Skip all pictures. Set down only the lines starting at the line containing "What is the approximate" and running to the end of the listing.

## DATA FOR PROCESSING
☆ ☆ ☆
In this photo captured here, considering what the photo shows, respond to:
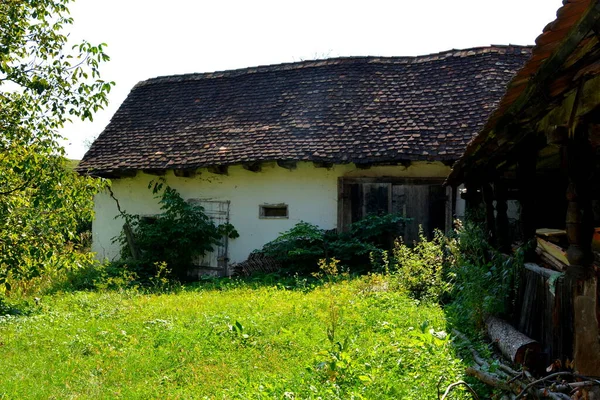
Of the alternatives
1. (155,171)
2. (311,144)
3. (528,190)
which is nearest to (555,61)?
(528,190)

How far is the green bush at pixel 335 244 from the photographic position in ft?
37.5

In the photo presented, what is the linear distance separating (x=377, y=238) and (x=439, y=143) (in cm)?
233

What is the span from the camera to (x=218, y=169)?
13.2m

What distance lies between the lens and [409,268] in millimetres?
8812

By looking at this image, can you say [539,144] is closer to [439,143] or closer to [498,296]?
[498,296]

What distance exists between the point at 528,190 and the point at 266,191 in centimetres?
793

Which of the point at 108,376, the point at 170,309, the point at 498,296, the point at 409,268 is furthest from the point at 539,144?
the point at 170,309

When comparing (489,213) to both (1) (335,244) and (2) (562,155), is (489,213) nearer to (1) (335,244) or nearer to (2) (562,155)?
(2) (562,155)

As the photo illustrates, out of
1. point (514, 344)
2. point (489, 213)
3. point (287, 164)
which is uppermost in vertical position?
point (287, 164)

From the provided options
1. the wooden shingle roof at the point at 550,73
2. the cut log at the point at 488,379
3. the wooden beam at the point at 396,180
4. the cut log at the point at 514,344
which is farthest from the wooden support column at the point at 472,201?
the cut log at the point at 488,379

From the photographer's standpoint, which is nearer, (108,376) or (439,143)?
(108,376)

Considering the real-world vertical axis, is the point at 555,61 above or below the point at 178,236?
above

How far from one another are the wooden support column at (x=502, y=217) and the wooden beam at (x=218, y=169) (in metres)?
7.40

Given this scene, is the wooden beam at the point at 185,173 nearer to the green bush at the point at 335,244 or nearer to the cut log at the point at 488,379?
the green bush at the point at 335,244
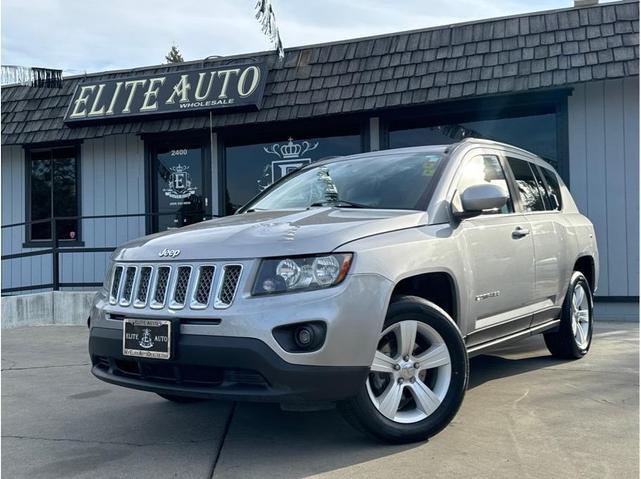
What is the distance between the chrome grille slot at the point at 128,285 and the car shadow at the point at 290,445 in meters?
1.00

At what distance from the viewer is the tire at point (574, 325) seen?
5.45 m

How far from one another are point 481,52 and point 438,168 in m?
4.77

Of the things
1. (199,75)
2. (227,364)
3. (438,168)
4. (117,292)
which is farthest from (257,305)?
(199,75)

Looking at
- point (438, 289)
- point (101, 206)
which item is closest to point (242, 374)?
point (438, 289)

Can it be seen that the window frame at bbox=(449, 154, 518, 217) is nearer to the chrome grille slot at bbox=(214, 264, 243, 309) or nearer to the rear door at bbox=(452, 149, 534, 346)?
the rear door at bbox=(452, 149, 534, 346)

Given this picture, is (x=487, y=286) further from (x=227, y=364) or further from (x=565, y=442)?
(x=227, y=364)

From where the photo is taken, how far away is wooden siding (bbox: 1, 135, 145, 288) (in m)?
10.8

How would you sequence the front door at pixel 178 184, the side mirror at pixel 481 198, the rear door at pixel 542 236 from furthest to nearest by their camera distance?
1. the front door at pixel 178 184
2. the rear door at pixel 542 236
3. the side mirror at pixel 481 198

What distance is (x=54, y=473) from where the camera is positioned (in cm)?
329

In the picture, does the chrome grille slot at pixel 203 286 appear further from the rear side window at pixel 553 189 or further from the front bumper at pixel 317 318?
the rear side window at pixel 553 189

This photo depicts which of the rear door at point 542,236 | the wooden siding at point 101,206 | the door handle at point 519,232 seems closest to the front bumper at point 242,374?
the door handle at point 519,232

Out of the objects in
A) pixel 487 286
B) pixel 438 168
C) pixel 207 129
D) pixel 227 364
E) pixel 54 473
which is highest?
pixel 207 129

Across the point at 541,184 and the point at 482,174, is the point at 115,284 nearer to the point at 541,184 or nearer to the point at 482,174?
the point at 482,174

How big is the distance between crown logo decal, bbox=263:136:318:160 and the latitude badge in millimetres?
1491
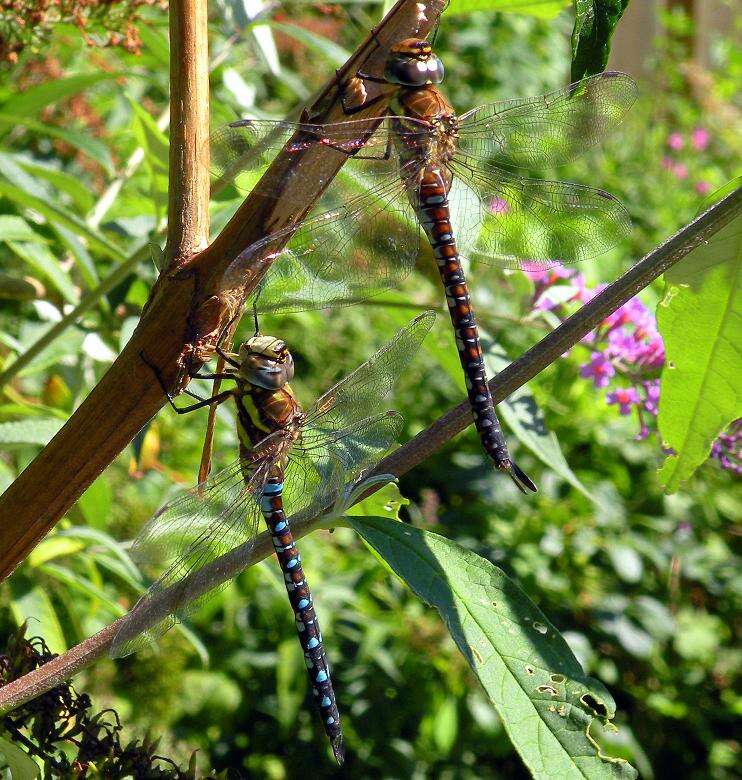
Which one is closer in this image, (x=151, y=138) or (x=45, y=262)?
(x=151, y=138)

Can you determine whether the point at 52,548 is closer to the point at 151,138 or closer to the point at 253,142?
the point at 151,138

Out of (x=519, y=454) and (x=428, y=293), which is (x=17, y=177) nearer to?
(x=519, y=454)

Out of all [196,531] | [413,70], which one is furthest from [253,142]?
[196,531]

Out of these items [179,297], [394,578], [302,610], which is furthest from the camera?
[394,578]

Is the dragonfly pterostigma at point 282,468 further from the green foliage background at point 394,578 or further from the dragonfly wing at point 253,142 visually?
the green foliage background at point 394,578

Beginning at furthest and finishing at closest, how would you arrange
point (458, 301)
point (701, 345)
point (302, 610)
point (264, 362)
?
point (458, 301) < point (302, 610) < point (264, 362) < point (701, 345)

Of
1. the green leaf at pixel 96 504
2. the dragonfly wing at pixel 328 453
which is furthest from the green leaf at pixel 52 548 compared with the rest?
the dragonfly wing at pixel 328 453

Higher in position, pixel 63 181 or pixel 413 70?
pixel 63 181

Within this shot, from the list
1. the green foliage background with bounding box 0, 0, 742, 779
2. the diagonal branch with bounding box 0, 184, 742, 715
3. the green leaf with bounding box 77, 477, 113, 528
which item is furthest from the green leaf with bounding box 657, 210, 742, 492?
the green leaf with bounding box 77, 477, 113, 528
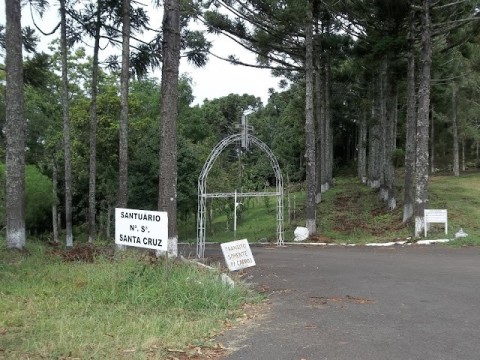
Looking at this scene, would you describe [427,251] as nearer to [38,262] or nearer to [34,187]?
[38,262]

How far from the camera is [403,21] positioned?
2188 cm

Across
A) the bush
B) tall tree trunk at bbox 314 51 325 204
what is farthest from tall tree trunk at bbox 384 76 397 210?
the bush

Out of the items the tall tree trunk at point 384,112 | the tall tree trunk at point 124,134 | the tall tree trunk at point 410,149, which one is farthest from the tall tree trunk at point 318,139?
the tall tree trunk at point 124,134

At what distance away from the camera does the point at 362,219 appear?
958 inches

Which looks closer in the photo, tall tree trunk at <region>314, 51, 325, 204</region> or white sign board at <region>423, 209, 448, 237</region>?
white sign board at <region>423, 209, 448, 237</region>

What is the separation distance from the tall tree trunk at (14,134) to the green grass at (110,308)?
2386mm

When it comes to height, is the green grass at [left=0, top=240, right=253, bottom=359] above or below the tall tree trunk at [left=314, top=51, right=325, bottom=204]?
below

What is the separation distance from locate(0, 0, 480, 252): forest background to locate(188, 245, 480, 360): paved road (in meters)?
3.57

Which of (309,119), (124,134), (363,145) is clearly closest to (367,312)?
(124,134)

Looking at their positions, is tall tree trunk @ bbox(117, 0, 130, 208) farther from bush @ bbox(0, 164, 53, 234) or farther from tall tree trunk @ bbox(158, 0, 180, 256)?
bush @ bbox(0, 164, 53, 234)

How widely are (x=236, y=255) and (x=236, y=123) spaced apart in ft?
65.8

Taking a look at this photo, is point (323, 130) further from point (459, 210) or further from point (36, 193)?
point (36, 193)

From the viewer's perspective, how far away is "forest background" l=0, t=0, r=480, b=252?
18828mm

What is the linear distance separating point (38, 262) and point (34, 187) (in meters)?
19.3
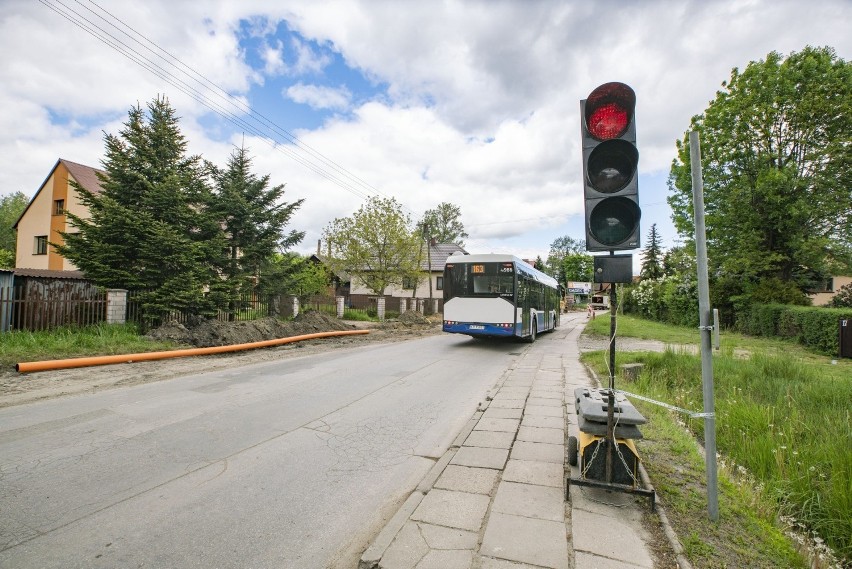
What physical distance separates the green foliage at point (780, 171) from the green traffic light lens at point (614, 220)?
2184cm

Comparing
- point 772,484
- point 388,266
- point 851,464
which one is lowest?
point 772,484

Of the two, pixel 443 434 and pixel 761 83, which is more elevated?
pixel 761 83

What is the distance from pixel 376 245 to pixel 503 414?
78.5 ft

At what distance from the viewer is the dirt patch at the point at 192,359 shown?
7.03 metres

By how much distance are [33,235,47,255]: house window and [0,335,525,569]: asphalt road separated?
33167 millimetres

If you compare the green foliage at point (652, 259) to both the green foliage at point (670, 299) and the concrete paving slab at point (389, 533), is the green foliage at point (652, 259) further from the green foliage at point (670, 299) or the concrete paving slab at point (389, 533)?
the concrete paving slab at point (389, 533)

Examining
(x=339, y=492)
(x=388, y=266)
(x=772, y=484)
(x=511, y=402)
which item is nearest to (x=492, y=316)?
(x=511, y=402)

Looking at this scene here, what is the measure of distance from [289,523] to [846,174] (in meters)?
27.1

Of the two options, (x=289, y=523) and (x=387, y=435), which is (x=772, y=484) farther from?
(x=289, y=523)

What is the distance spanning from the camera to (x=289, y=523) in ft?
9.80

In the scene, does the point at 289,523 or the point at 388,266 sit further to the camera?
the point at 388,266

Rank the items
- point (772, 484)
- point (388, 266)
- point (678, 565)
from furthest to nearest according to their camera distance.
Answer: point (388, 266) → point (772, 484) → point (678, 565)

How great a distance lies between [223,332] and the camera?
12.5 meters

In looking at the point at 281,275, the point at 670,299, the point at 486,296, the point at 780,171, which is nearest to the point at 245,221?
the point at 281,275
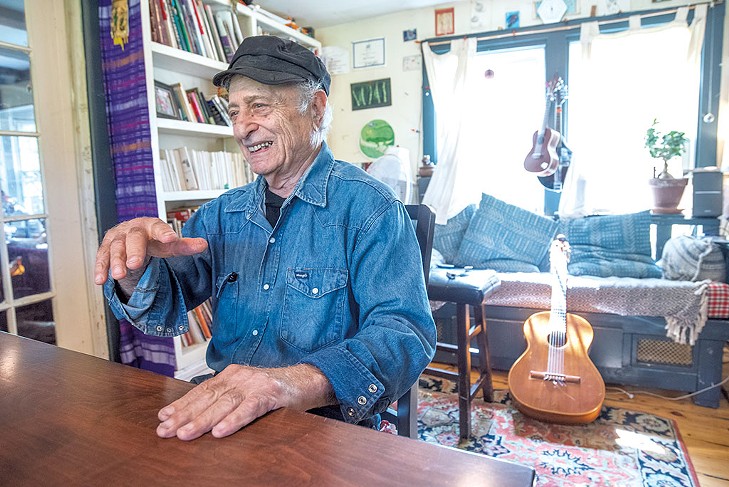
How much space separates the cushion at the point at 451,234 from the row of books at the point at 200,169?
4.70 ft

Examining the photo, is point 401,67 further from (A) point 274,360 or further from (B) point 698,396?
(A) point 274,360

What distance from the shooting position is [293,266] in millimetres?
1120

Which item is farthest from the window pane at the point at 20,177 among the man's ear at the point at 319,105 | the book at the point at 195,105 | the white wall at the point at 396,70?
the white wall at the point at 396,70

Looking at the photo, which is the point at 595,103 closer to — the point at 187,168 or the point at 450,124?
the point at 450,124

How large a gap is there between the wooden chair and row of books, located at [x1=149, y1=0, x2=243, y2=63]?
183 cm

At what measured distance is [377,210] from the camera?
3.65 ft

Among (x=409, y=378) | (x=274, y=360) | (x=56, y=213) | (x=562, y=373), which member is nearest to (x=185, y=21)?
(x=56, y=213)

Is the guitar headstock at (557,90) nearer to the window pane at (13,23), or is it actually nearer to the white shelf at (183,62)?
the white shelf at (183,62)

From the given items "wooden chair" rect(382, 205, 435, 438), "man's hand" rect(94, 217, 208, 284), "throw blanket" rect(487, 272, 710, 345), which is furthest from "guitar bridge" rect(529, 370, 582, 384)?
"man's hand" rect(94, 217, 208, 284)

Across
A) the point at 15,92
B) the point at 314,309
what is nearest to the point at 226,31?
the point at 15,92

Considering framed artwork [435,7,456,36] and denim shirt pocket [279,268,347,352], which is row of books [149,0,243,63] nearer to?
framed artwork [435,7,456,36]

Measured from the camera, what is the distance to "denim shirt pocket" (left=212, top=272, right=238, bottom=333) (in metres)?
1.17

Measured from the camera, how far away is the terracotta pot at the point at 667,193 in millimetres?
2973

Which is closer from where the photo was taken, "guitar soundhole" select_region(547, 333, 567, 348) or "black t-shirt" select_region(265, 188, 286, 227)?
"black t-shirt" select_region(265, 188, 286, 227)
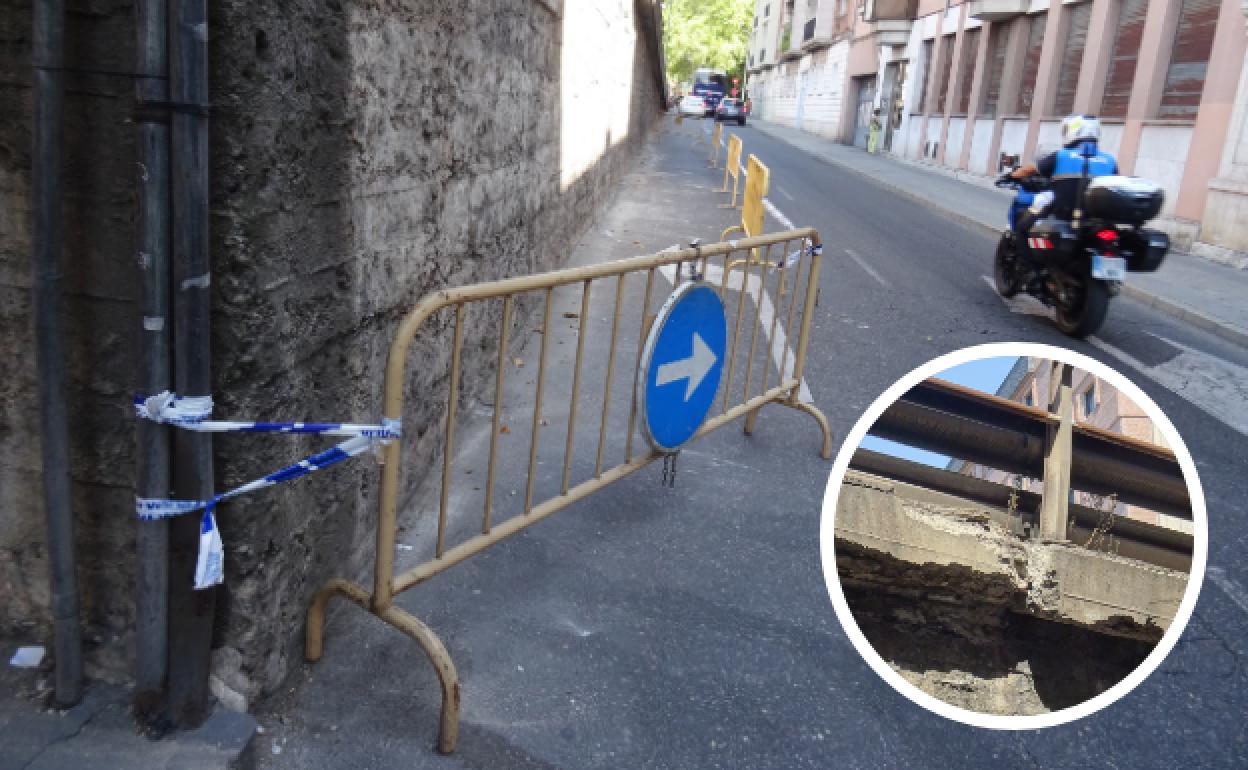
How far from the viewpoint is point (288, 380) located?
2516mm

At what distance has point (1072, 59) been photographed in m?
21.1

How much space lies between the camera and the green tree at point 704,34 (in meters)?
74.7

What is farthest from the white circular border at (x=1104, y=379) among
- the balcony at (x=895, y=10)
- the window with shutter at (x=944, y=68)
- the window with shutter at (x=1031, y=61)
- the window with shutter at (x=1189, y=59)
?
the balcony at (x=895, y=10)

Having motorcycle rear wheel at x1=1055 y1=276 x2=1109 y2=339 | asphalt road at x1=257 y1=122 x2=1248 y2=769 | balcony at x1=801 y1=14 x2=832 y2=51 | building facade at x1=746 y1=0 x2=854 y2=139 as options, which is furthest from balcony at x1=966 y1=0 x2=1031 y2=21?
balcony at x1=801 y1=14 x2=832 y2=51

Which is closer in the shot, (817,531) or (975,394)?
(975,394)

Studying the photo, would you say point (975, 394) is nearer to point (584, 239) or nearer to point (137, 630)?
point (137, 630)

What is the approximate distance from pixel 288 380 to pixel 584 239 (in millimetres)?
8675

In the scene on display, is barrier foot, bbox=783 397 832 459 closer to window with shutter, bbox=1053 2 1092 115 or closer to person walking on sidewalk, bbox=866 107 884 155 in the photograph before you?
window with shutter, bbox=1053 2 1092 115

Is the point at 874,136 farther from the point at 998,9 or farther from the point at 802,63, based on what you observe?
the point at 802,63

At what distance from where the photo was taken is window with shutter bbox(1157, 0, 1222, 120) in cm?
1565

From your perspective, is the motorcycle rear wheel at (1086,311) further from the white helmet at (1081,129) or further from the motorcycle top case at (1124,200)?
the white helmet at (1081,129)

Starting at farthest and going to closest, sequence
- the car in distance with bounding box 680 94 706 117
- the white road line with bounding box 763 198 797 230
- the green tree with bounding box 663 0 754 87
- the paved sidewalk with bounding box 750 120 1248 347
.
A: the green tree with bounding box 663 0 754 87 → the car in distance with bounding box 680 94 706 117 → the white road line with bounding box 763 198 797 230 → the paved sidewalk with bounding box 750 120 1248 347

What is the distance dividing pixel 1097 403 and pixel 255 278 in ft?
6.07

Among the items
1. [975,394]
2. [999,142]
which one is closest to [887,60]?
[999,142]
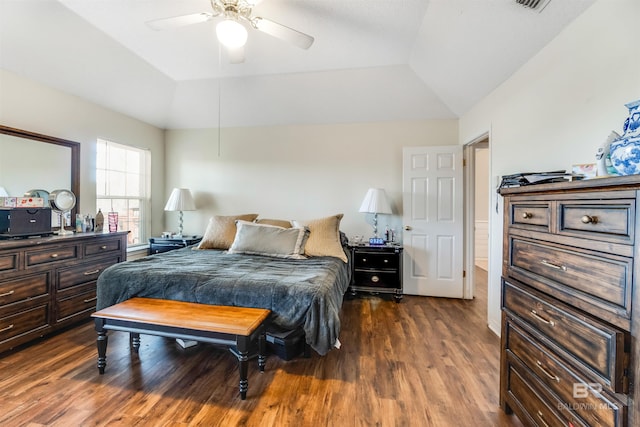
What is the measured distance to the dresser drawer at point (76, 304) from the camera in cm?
☆ ☆ ☆
## OUTPUT FOR THIS TASK
What is the approximate distance from pixel 288 380 to pixel 584 239 (in millimetres)?
8675

In the scene on display, is barrier foot, bbox=783 397 832 459 closer to window with shutter, bbox=1053 2 1092 115 or closer to person walking on sidewalk, bbox=866 107 884 155 in the photograph before you?
window with shutter, bbox=1053 2 1092 115

Is the point at 874,136 farther from the point at 998,9 or farther from the point at 802,63, based on what you observe?
the point at 802,63

At what distance from where the photo was taken is window with shutter bbox(1157, 0, 1222, 120) in cm?
1565

From your perspective, is the motorcycle rear wheel at (1086,311) further from the white helmet at (1081,129) or further from the motorcycle top case at (1124,200)?
the white helmet at (1081,129)

Starting at farthest and going to closest, sequence
- the car in distance with bounding box 680 94 706 117
- the white road line with bounding box 763 198 797 230
- the green tree with bounding box 663 0 754 87
- the paved sidewalk with bounding box 750 120 1248 347
.
A: the green tree with bounding box 663 0 754 87 → the car in distance with bounding box 680 94 706 117 → the white road line with bounding box 763 198 797 230 → the paved sidewalk with bounding box 750 120 1248 347

What is the distance dividing pixel 1097 403 and pixel 255 278 in ft?
6.07

Among the items
1. [975,394]
2. [999,142]
which one is closest to [887,60]?
[999,142]
What is the measured distance to the dresser drawer at point (76, 304) from the camera in cm?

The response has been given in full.